WHAT THE EXERCISE ASKS: Reproduce the stretch of the entries from the line containing "In the depicted" through the end of the entries, both ends included, as a numbered list, leaving out blank lines.

AVAILABLE DATA:
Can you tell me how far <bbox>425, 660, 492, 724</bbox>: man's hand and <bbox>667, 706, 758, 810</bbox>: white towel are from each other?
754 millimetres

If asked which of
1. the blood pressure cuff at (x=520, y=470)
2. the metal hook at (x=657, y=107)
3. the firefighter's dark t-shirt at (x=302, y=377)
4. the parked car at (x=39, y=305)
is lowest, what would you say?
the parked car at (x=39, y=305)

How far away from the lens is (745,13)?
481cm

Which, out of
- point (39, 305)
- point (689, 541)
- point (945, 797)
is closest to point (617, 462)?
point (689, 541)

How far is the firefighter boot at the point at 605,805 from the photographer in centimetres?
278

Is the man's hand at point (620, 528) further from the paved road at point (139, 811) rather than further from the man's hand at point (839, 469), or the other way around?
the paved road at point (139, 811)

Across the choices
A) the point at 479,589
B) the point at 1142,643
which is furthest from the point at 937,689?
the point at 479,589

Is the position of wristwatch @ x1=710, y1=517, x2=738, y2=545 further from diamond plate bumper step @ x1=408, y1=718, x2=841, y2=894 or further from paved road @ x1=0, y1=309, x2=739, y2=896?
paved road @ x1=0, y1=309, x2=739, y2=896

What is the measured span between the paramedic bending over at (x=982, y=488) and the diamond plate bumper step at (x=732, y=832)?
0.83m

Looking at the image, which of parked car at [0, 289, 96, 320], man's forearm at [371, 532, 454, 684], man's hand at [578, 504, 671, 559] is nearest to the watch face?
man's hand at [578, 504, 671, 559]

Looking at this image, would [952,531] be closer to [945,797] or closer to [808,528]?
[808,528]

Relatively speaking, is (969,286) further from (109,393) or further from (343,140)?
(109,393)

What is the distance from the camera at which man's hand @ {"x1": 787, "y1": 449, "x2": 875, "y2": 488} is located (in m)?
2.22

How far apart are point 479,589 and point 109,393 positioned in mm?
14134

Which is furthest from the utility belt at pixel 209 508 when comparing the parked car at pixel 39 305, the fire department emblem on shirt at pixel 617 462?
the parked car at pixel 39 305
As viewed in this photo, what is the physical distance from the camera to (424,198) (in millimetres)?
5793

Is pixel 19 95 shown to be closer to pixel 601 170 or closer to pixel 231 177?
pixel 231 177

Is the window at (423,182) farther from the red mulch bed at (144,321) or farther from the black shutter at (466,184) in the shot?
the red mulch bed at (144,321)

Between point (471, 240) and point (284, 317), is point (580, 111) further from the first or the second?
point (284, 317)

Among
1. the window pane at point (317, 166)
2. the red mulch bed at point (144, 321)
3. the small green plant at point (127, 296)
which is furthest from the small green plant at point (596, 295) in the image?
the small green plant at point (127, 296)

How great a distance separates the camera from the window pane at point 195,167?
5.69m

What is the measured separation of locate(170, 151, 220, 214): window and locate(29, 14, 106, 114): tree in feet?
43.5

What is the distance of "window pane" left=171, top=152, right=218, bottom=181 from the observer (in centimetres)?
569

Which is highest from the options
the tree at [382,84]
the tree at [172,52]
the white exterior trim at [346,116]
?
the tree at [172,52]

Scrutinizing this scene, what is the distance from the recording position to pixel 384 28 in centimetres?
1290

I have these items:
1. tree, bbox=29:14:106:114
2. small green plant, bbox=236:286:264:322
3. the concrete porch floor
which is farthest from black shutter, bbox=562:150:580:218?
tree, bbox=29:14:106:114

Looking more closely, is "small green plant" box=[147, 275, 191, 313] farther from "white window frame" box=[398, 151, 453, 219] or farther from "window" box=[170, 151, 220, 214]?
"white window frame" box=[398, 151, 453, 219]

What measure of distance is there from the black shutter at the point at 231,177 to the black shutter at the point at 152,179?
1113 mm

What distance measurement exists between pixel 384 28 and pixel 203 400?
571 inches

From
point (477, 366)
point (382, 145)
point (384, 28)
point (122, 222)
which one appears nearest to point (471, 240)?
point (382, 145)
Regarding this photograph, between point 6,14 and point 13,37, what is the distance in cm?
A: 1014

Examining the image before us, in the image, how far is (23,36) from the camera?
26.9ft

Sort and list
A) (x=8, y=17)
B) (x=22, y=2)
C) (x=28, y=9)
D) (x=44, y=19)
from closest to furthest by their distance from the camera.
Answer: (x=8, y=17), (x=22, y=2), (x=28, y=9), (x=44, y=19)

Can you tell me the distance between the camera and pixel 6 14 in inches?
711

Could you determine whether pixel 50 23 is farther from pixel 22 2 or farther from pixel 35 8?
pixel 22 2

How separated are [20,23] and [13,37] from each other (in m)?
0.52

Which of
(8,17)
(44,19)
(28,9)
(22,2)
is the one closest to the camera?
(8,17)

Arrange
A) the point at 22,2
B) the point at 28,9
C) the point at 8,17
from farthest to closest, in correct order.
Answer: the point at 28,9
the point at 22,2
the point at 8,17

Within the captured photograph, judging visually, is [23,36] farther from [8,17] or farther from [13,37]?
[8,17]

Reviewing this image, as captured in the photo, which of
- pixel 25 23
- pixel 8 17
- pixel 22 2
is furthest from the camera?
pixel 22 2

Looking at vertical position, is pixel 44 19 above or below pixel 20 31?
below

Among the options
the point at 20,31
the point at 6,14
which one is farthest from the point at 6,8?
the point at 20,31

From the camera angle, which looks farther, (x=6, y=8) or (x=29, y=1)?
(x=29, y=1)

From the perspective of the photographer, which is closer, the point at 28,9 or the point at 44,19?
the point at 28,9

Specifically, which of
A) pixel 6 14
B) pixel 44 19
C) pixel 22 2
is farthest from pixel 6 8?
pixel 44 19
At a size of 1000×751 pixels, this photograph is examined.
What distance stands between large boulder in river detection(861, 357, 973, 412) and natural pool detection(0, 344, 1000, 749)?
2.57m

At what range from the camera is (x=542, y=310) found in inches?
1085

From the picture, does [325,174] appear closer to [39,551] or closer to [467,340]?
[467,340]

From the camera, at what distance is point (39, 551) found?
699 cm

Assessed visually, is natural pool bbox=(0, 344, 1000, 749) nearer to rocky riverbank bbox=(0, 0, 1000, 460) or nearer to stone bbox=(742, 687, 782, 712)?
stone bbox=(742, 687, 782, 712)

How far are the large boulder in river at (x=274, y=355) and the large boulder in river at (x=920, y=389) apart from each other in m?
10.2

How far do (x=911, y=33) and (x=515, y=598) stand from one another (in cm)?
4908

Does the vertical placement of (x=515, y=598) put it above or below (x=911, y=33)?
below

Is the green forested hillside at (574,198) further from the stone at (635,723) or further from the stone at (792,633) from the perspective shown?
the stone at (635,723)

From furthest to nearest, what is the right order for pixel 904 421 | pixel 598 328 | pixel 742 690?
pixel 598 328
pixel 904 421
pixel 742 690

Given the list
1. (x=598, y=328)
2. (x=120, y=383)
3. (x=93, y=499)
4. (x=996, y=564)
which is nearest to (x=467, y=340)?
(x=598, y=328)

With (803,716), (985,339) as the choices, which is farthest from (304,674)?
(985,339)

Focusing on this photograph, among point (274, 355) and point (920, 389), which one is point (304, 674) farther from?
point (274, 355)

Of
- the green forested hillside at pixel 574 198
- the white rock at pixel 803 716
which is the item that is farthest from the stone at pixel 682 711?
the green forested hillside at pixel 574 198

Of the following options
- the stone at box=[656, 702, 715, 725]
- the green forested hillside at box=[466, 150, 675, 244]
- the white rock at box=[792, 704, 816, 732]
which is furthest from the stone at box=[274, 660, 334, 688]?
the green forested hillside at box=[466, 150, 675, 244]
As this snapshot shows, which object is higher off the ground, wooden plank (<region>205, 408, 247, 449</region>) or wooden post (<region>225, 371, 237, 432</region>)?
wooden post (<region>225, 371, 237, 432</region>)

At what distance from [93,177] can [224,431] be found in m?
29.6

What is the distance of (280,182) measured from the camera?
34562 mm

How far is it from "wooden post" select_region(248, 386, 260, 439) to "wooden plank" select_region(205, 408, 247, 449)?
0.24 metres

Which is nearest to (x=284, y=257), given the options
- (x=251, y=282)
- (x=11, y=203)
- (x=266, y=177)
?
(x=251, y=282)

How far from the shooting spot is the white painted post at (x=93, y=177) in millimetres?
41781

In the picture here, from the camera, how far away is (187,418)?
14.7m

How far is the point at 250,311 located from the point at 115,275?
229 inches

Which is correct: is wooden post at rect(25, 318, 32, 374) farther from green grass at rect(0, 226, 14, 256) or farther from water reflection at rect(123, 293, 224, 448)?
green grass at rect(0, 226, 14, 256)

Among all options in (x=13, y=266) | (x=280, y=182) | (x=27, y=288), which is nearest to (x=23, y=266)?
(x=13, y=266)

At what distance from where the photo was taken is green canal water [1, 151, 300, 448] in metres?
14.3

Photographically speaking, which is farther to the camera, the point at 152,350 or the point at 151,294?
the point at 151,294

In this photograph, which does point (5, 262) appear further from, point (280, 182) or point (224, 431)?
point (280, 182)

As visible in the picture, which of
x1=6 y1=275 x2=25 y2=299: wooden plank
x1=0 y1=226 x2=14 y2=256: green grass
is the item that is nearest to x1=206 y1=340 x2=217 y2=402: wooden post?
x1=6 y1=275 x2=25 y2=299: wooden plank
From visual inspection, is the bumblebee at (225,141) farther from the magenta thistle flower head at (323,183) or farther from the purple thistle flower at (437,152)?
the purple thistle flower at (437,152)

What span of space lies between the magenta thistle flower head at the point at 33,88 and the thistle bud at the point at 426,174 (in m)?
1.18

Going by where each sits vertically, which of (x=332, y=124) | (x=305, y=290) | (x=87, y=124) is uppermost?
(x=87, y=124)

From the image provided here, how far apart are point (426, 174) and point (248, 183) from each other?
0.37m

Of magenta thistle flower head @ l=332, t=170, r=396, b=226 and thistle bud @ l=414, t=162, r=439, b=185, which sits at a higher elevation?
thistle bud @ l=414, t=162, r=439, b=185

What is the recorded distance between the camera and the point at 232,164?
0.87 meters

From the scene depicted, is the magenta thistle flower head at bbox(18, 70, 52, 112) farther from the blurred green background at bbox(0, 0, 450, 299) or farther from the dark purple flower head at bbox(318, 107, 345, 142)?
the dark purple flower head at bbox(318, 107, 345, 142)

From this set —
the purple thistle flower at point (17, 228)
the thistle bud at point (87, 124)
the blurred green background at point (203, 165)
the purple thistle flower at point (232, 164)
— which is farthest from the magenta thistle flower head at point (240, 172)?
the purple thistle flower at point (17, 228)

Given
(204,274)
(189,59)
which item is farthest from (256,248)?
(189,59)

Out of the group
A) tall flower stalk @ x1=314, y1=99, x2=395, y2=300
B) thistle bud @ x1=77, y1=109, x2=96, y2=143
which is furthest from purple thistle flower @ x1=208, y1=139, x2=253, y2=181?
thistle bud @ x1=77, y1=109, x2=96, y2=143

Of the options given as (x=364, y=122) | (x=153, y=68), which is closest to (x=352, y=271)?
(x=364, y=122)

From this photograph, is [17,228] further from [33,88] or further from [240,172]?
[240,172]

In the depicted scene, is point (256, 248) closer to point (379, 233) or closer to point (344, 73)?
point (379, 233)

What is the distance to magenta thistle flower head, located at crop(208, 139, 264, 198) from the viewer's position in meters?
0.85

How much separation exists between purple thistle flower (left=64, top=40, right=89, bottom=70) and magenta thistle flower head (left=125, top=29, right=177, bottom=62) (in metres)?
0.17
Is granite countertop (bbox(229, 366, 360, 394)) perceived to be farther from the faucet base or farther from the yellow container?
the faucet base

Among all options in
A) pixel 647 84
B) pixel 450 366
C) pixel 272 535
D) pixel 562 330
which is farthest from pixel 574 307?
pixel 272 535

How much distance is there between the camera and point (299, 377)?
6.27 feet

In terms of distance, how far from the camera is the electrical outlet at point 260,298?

EXPECTED ANSWER:
1. In the depicted scene, is point (256, 248) closer to point (379, 233) or closer to point (344, 73)?
2. point (379, 233)
3. What is the distance to magenta thistle flower head, located at crop(208, 139, 264, 198) from the viewer's position in meters?
4. 0.85
5. How much separation exists between purple thistle flower (left=64, top=40, right=89, bottom=70) and magenta thistle flower head (left=125, top=29, right=177, bottom=62) (in metres)?
6. 0.17
7. Is granite countertop (bbox(229, 366, 360, 394)) perceived to be farther from the faucet base or farther from the yellow container?
8. the faucet base
9. Among all options in
10. A) pixel 647 84
11. B) pixel 450 366
12. C) pixel 272 535
13. D) pixel 562 330
14. which is farthest from pixel 574 307?
15. pixel 272 535
16. How much distance is there between the camera and point (299, 377)?
17. 6.27 feet
18. In terms of distance, how far from the camera is the electrical outlet at point 260,298?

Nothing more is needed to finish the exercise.